**Given passage:**
....
Archive for October 2020

Kubernetes components

Kubenetes components

As seen in the diagram below, every Kubernetes cluster will have one or more control plane nodes and one more worker nodes. The Control Plane manages the worker nodes and the Pods in the cluster. The worker nodes host the pods that are the components of the application workload. There are no Cloud Providers if this is running on bare metal.

Components running on the control plane node include

  • etcd is the persistent datastore for Kubenetes which stores the cluster state.
  • kube-api-server is the front end for the Kubernetes control plane which exposes the Kubernetes API and the only component which accesses the etcd.
  • kube-scheduler assigns workloads to the worker nodes and decides which nodes pods will be run on.
  • The kube-controller manager runs a collection of control processes to manage various resources. It monitors when nodes go down, maintains the correct number of pods, joins services and pods and creates default accounts and API access tokens for new namespaces.
  • The cloud controller manager runs controllers which provision underlying infrastructure needed by workloads. It has a control loop to manage storage volumes if a workload needs persistent storage.

Components run on a worker node

  • Kubelet – Primary node agent which is responsible for spinning up containerized workloads that are assigned to its node.
  • Kube Proxy – Used for implementing Kubenetes services such as network components which connect workloads in the cluster.
  • A container runtime such as Docker

etcd

etcd is the database for Kubernetes. It is a distributed key value store. etcd clusters can be 3 or 5 nodes and each node has a copy of the datastore providing fault tolerance.
....
Image and question records:
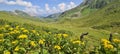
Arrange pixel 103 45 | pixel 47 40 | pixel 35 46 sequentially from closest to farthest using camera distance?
pixel 103 45, pixel 35 46, pixel 47 40

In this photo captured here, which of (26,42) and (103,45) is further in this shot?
(26,42)

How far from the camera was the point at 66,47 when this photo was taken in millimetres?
15062

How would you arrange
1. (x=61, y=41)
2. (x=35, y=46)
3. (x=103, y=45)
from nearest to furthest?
(x=103, y=45) < (x=35, y=46) < (x=61, y=41)

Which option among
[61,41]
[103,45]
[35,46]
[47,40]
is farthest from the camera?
[47,40]

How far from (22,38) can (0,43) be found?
155cm

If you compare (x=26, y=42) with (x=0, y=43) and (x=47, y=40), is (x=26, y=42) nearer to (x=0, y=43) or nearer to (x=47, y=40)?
(x=0, y=43)

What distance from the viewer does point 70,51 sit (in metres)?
14.5

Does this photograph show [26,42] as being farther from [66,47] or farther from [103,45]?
[103,45]

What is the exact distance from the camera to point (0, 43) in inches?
645

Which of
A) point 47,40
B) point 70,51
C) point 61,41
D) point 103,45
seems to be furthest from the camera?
point 47,40

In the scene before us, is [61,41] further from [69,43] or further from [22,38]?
[22,38]

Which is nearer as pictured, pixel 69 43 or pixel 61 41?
pixel 69 43

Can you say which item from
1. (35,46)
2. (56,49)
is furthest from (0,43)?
(56,49)

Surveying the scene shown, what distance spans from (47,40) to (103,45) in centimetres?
737
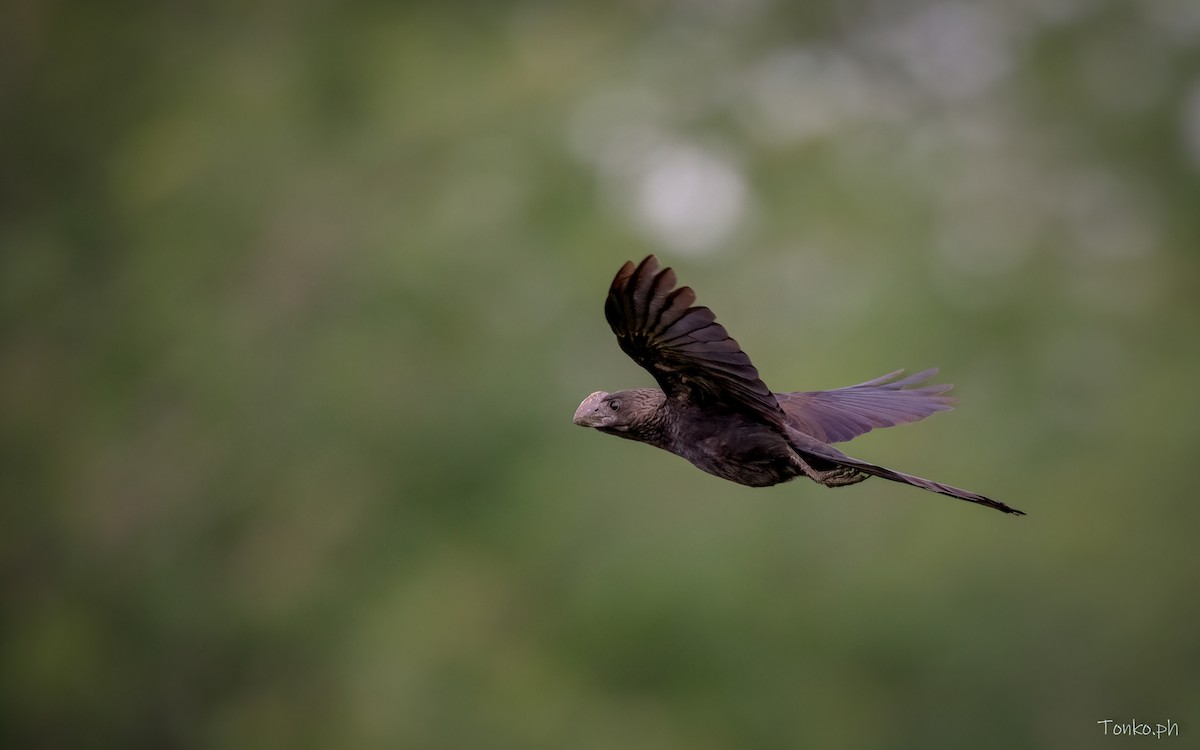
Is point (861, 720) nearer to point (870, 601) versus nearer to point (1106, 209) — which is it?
point (870, 601)

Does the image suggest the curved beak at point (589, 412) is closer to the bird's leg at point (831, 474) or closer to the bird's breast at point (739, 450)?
the bird's breast at point (739, 450)

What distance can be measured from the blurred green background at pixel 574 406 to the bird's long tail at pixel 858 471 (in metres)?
17.1

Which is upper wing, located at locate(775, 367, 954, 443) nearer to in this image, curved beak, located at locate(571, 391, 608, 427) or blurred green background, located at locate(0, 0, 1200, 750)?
curved beak, located at locate(571, 391, 608, 427)

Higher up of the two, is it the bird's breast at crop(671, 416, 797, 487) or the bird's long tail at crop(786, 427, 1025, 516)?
the bird's breast at crop(671, 416, 797, 487)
....
**Given problem A:** Repeat the stretch of the Kubernetes post from "Components run on" through "workloads in the cluster.", swapping "spinning up" for "starting".
**Given problem B:** Write the next part of the Kubernetes post, picking up after its last sentence.

**Written reply A:**
Components run on a worker node

  • Kubelet – Primary node agent which is responsible for starting containerized workloads that are assigned to its node.
  • Kube Proxy – Used for implementing Kubenetes services such as network components which connect workloads in the cluster.

**Written reply B:**
To maintain consensus, it uses an algorithm called Raft. The nodes can connect to each other on port 2380. To establish consensus they must maintain quorum which requires more than half the nodes in the cluster to be available. If Quorum is lost, the cluster cannot reach consensus and cannot process changes.

3 nodes can tolerate the loss of 1 node.

5 nodes can tolerate the loss of 2 nodes.

The diagram below shows the etcd members in their own dedicated cluster. The etcd client which is the Kubenetes API server connects to any of the members on port 2380.

Alternatively the etcd members can be located with the control plane components on the same machine. The location will depend on cost, performance and capacity. It is not recommended to share the etcd cluster for the Kubernetes cluster with other applications and worth dedicating an etcd installation to the Kubernetes cluster.

Using the Kubernetes command-line tool to find information

If we run the command get-nodes, we can see the 3 control nodes

If we run the command get pods -n kube-system , then we can see the 3 etcd pods that are running on the control plane nodes in a co-located config.

Kubenetes API Server

The API server is where all control plane operations are exposed to the API. We use a tool called kubectl which translates commands into http rest style API calls.

Custom resource definitions

Kubernetes is extensible via custom resource definitions. CRDs are used to create our own API types.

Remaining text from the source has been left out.